Workers using service companies and in the gig economy – further consultations

Nicholas Stretch, Tax Partner, CMS

There was good news today for those that feared that the Government might use the Budget to announce proposals to reverse all the tax advantages of personal service companies. The Government is merely to consult on the tax treatment of workers using service companies to provide services to the private sector.

The tax savings which come from using service companies for individuals to provide services are well known.  Although these arrangements are not just about tax and in many cases it is the ultimate client rather than the individual or personal service company that benefits from any tax and NIC savings, the Government has for some time been concerned about the unfair advantage that (usually, but not always) higher paid individuals receive through using these arrangements.

Since 2000, under what became known as “IR35”, legislation has been in place to counteract tax savings where using a service company is really employment in disguise.  Payments made to the service company are treated as employment income and a PAYE charge arises accordingly. However, HMRC has never really seen this as having successfully addressed the issues and many payments escape PAYE.

Earlier this year the law in this area was dramatically changed for public sector users of service companies. Traditionally the tax risk and requirement to operate PAYE lay on the service company, but now a public sector client engaging an individual using a service company has to check the position itself and undertake a substantial paperwork burden before it can make payments without operating PAYE. A public sector client bears all the tax risk of operating PAYE  incorrectly.  Anecdotally we hear that public sector clients are taking a much more cautious approach and subjecting far more payments to PAYE than the service companies would have subjected to tax in this way.

It is probably on this basis that the Government says that early indications are that the public sector rule changes have been effective in reducing tax leakage and it no doubt wants to apply those rules to the private sector.  No doubt the Government is also moved by complaints from the public sector that they are now disadvantaged in engaging service companies as service companies would rather work with private sector than public sector clients, or they charge more to work with public sector clients.

However, the consultancy sector has a loud voice (and unlike public sector clients, private sector clients who engage these service companies will be able to speak up against the changes).  Any extension of the new rules to the private sector is therefore likely to be hotly contested. Bringing this legislation to the private sector is likely to have much more impact on the personal service company industry than the extension to the public sector earlier this year.

The Government has also separately announced that it will be publishing its response to the Taylor review, which surveyed working practices earlier this year (and largely from the point of the low-paid).

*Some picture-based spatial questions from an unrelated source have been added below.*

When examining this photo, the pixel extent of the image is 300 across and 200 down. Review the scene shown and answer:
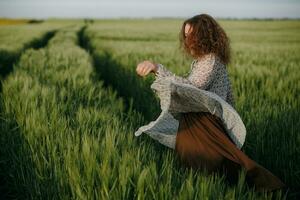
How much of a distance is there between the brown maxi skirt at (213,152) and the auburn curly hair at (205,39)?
1.23 feet

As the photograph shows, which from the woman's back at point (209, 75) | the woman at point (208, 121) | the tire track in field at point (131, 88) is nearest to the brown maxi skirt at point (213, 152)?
the woman at point (208, 121)

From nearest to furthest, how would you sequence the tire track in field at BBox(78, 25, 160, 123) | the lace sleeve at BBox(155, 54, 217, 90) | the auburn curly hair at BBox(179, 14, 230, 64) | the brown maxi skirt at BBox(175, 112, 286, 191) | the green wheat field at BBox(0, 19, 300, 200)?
the green wheat field at BBox(0, 19, 300, 200) < the brown maxi skirt at BBox(175, 112, 286, 191) < the lace sleeve at BBox(155, 54, 217, 90) < the auburn curly hair at BBox(179, 14, 230, 64) < the tire track in field at BBox(78, 25, 160, 123)

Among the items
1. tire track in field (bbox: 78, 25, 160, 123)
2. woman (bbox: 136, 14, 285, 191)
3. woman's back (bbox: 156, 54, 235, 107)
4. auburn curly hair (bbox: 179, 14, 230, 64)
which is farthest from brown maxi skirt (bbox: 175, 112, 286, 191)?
tire track in field (bbox: 78, 25, 160, 123)

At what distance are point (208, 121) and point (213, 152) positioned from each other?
19 cm

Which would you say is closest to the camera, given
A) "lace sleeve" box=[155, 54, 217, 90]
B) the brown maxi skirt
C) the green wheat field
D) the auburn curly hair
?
the green wheat field

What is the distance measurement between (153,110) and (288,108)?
1.40 meters

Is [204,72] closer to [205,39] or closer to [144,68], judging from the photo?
[205,39]

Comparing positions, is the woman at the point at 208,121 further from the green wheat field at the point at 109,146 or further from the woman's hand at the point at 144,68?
the green wheat field at the point at 109,146

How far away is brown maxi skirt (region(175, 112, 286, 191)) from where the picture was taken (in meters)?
2.48

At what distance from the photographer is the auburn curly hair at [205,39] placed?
2736 mm

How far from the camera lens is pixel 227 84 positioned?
2.82 m

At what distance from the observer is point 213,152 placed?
2578 millimetres

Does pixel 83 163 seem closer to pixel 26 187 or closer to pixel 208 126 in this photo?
pixel 26 187

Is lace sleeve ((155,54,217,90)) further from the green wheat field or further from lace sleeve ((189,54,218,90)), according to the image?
the green wheat field
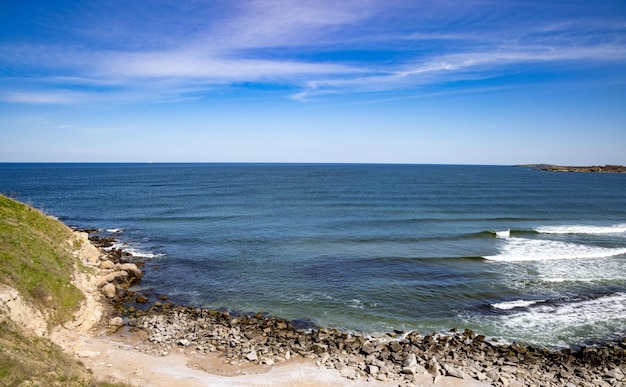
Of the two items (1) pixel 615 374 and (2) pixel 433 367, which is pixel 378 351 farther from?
(1) pixel 615 374

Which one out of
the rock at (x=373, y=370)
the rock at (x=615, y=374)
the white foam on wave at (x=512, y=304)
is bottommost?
the rock at (x=615, y=374)

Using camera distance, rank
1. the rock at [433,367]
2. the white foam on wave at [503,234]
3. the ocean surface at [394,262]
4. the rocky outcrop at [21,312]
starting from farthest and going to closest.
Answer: the white foam on wave at [503,234]
the ocean surface at [394,262]
the rock at [433,367]
the rocky outcrop at [21,312]

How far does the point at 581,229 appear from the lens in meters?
54.5

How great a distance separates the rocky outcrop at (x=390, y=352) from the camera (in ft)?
63.6

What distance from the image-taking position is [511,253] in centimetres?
4259

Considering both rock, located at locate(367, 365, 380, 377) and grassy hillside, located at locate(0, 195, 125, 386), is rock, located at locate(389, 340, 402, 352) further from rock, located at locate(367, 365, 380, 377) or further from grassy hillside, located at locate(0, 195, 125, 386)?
grassy hillside, located at locate(0, 195, 125, 386)

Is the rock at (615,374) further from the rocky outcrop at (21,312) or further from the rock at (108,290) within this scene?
the rock at (108,290)

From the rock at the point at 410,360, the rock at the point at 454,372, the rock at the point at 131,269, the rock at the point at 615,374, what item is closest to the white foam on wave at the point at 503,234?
the rock at the point at 615,374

Its response will not just be limited to tax and will cover broader employment issues.

Accordingly, in all probability it seems likely that within a year we will see proposals counteracting alternative structures to employment both for the higher and lower paid users of these arrangements.

Quite whether and if so when any proposals will proceed to legislation is another matter though, as there are strong commercial interests at play and difficult employment law and benefit issues to consider.